Plano Acesso Aberto FCT 2026: O Que a Tua Tese e Artigo Devem Cumprir

Plano Acesso Aberto FCT 2026: O Que a Tua Tese e Artigo Devem Cumprir

Se a tua investigação é financiada pela Fundação para a Ciência e a Tecnologia (FCT), existe agora uma obrigação legal clara: os resultados têm de ser acessíveis em acesso aberto. A Política de Acesso Aberto a Publicações Científicas da FCT entrou em vigor a 7 de fevereiro de 2025 — e ao completar um ano de vigência em 2026, já afeta milhares de bolseiros e investigadores cujos financiamentos foram aprovados após essa data. Perceber exatamente o que tens de cumprir, como depositar e que licenças aplicar é essencial para não perderes o grau ou comprometeres a elegibilidade a financiamentos futuros.

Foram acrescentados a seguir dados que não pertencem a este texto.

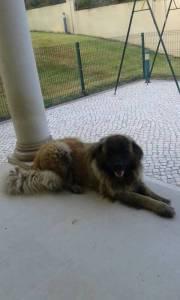 Dois Cães Serra da Estrela desapareceram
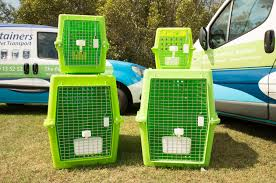belgian shepherd townsville crate info u2013 domestic and international pet transport dogtainers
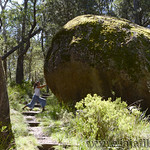 06 Viajefilos en Australia. Cathedral Rock NP 21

O plano da FCT não se limita a artigos de revistas. Cobre teses de doutoramento, dissertações de mestrado, livros, capítulos e monografias. Ao mesmo tempo, Portugal integrou-se na plataforma europeia Open Research Europe (ORE) e reafirmou o RCAAP como infraestrutura nacional central. Neste guia definitivo encontras todos os requisitos, prazos, licenças aceites, e como depositar dados de investigação nos repositórios FAIR — Zenodo, Dryad e B2SHARE.

Resumo rápido: A Política de Acesso Aberto da FCT obriga ao depósito gratuito no RCAAP no prazo de 60 dias após a obtenção do grau ou publicação, com licença Creative Commons (CC-BY, CC-BY-NC, CC-BY-ND ou CC-BY-NC-ND). Aplica-se a candidaturas FCT cujo prazo encerrou após 7/2/2025. Embargos até 12 meses são permitidos para teses com vista a patente ou publicação em livro.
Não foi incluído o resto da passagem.